First It’s In, Then It’s Out – 1990s
A millennial nightmare, we’ve each been acquainted with the infamous, 20s/30s recalling, 90s brow. A time dominated by attitudes of prosperity, looking to the freeing of Nelson Madnela, the launching of the Hubble telescope, and the economic success of the American victory in the Persian Gulf War. But, like all decades, prosperity is never without social-political penchants for unrest. The 90s also brought the Waco siege, the Bosnian Genocide, the LA tios, and the Columbine shooting.
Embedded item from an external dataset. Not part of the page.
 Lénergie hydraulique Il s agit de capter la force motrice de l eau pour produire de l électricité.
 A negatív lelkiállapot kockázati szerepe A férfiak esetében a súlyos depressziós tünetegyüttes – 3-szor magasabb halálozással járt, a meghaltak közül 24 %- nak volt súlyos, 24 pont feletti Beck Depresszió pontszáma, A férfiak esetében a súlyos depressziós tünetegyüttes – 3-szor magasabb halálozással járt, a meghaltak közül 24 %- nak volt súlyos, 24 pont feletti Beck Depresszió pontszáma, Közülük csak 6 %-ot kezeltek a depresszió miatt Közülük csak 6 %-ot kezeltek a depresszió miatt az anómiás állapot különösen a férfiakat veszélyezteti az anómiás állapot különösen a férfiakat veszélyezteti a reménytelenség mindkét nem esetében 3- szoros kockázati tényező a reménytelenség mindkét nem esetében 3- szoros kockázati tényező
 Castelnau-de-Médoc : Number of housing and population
Perhaps it’s the simultaneity of advancement and tragedy in a time of increased access to television and the internet which allowed for feelings of hope and freedom, and therefore conversations with reworking old vanities that brought back the skinny brow. Arched with minimal fill, somewhere between grossly over plucked and natural, the 90s brow exemplified what it meant to feel social, political, and economic success with the high of new media.
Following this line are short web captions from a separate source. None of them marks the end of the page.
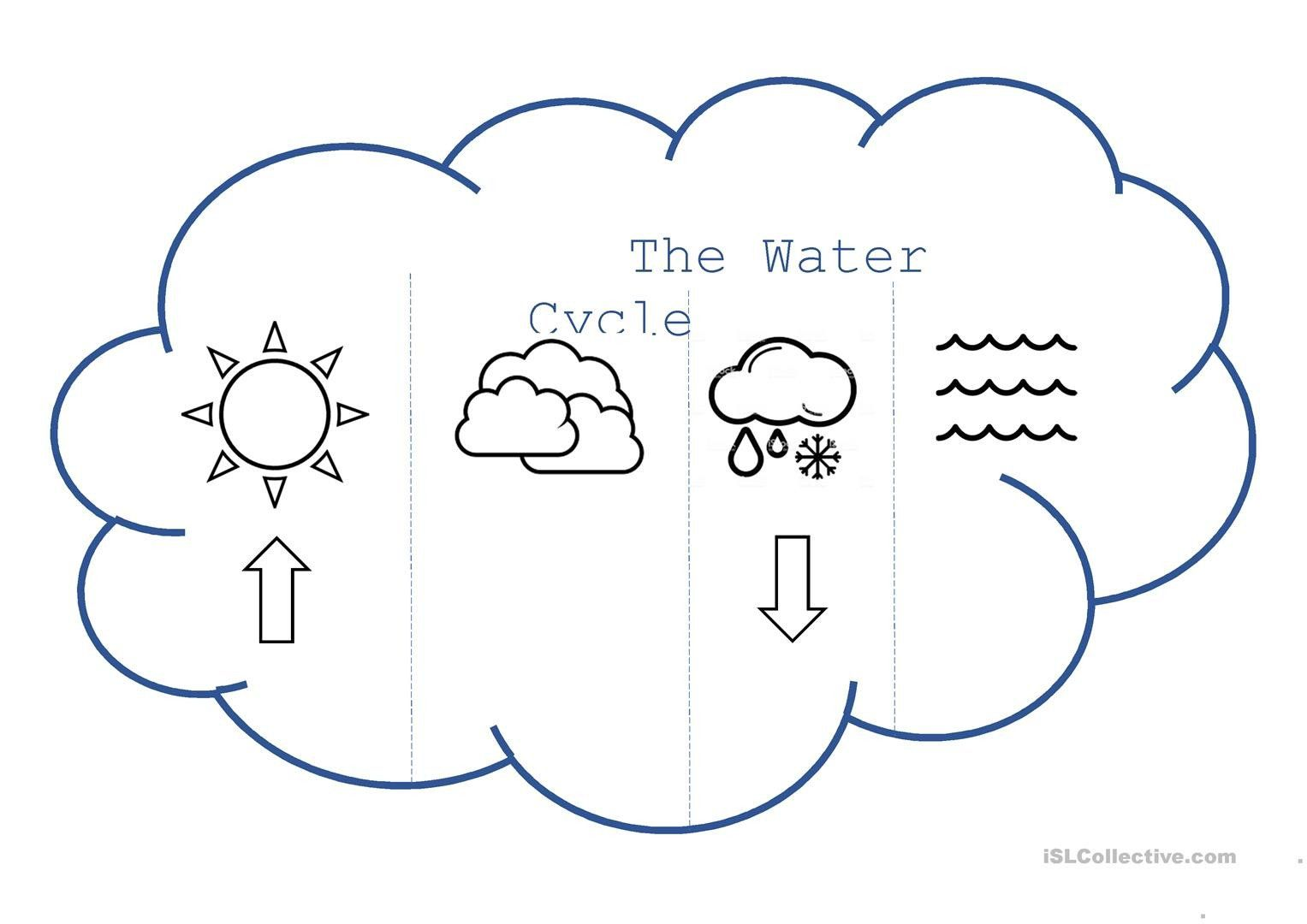 The Water Cycle Worksheet Water Cycle Flip Book English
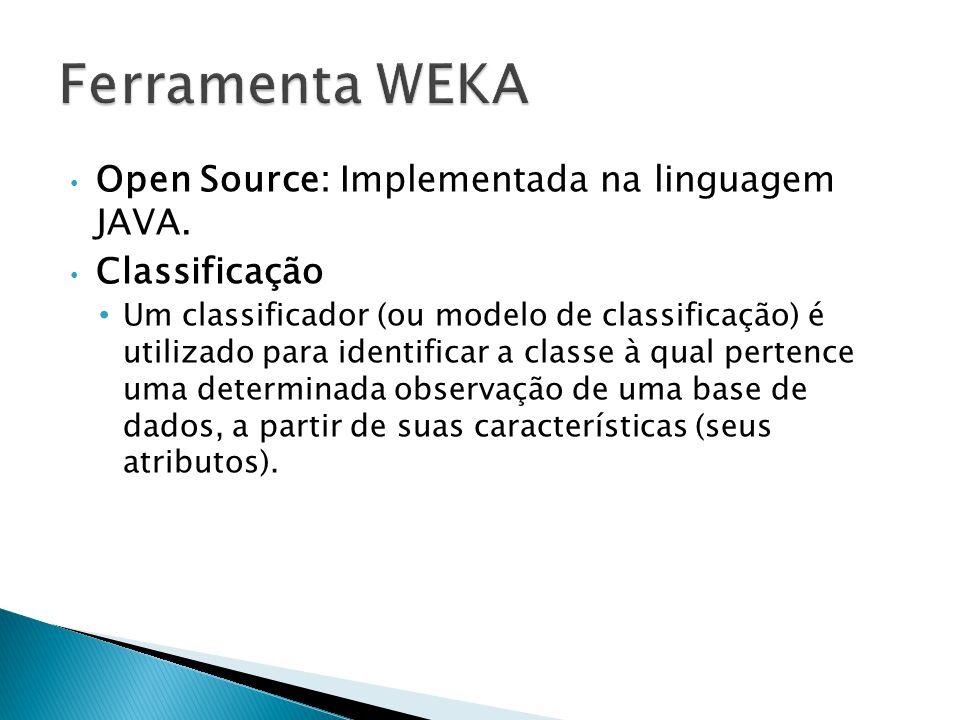 Open Source: Implementada na linguagem JAVA. Classificação Um classificador (ou modelo de classificação) é utilizado para identificar a classe à qual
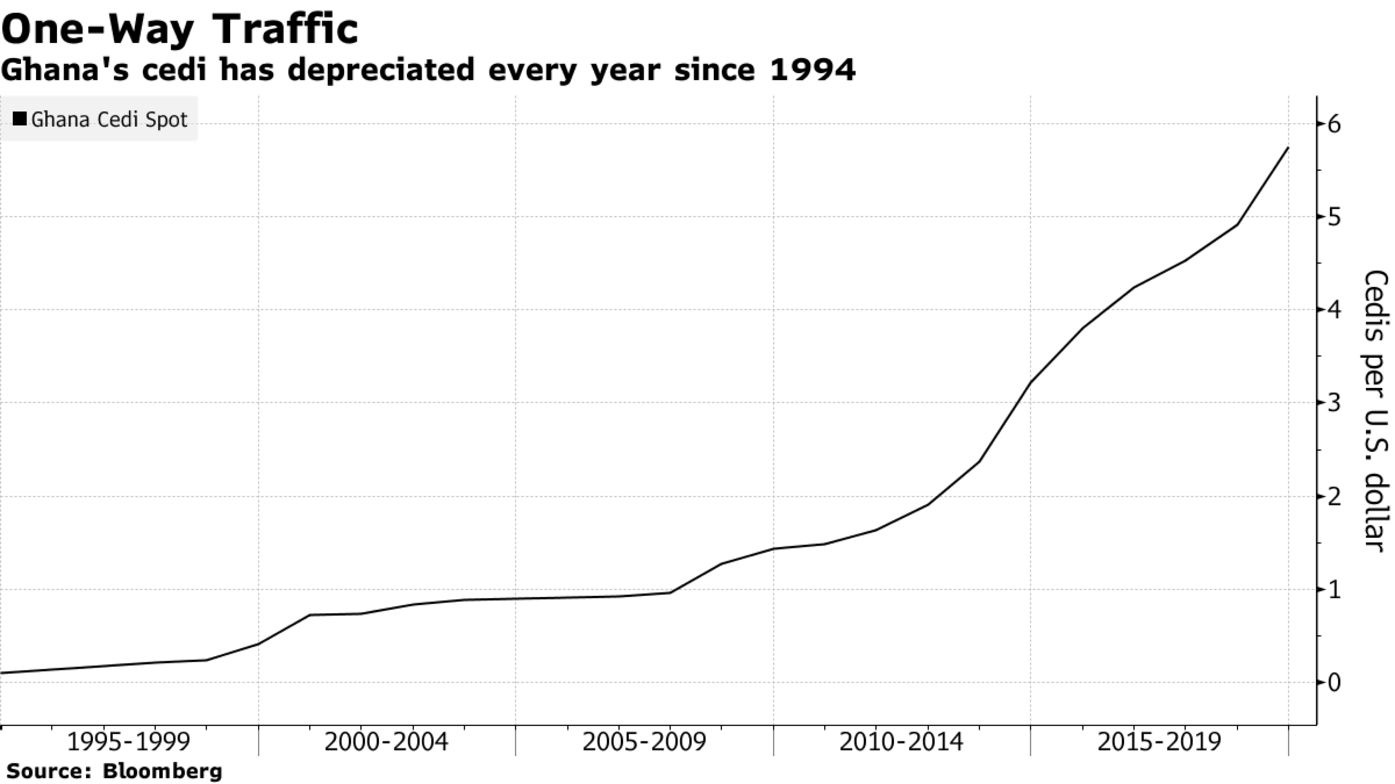 Ghana's cedi has depreciated every year since 1994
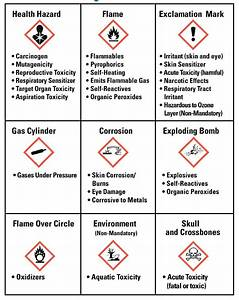 nfpa label With chemical pictograms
Generation Contemporary – 2020s
Flying over the 2000s which largely sought to reverb iterations of 90s brow, and 2010, which, with the growing popularity of YouTube tutorials and influencer culture, found us turning brows to pomaded blocks, 2020 is already entering a new phase. Pandemics keep us indoors and isolated, politics is anti-women and anti-black, the economy tanks with little to no governmental assistance, and children who should be in school are advocating for gun laws and environmental action at the UN. Time is changing who is in power, and every moment seeks to dethrone those who won’t even be alive to see the consequences of their actions, or lack thereof. A time where, even with the distance between us, we are fueled by online connections, or put ourselves at risk to protest in the street, we have become thoughtful of economic and moral cost, of the weight of humanity. We have learned to become loyal to ourselves and responsible to each other, at least in the younger generations As the worry of being able to afford groceries rises along with the melting away of the middle class and the ever brooding culture of capitalism, buyers are choosing ethics over vanity. And that is why we see the bushiest natural brows since Brooke Shields, only combed upward with a spoolie and bar soap. With minimalism and ethical buying on the rise, beauty is reshaping itself into the embrace of the natural self and the protection of the natural world over expense.
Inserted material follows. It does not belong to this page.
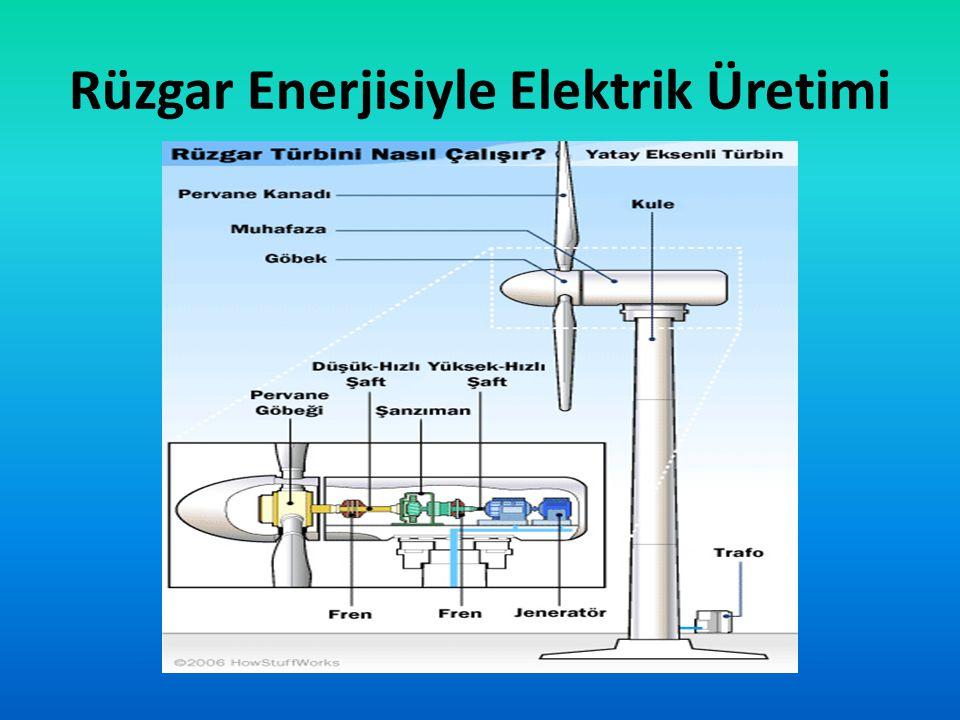 Rüzgar Enerjisiyle Elektrik Üretimi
Self grooming is beyond the trivial and inexact definitions of beauty; it is a reflection of its period. With the eb and flow of economic and natural resources, the involvement in war or peace, the fight for freedom and the fight to take it away, every action becomes a sociopolitical statement. Eyebrows, often thought to be one of the most expressive parts of the face, ar eno different. Now, to wonder what the 2030s have in store.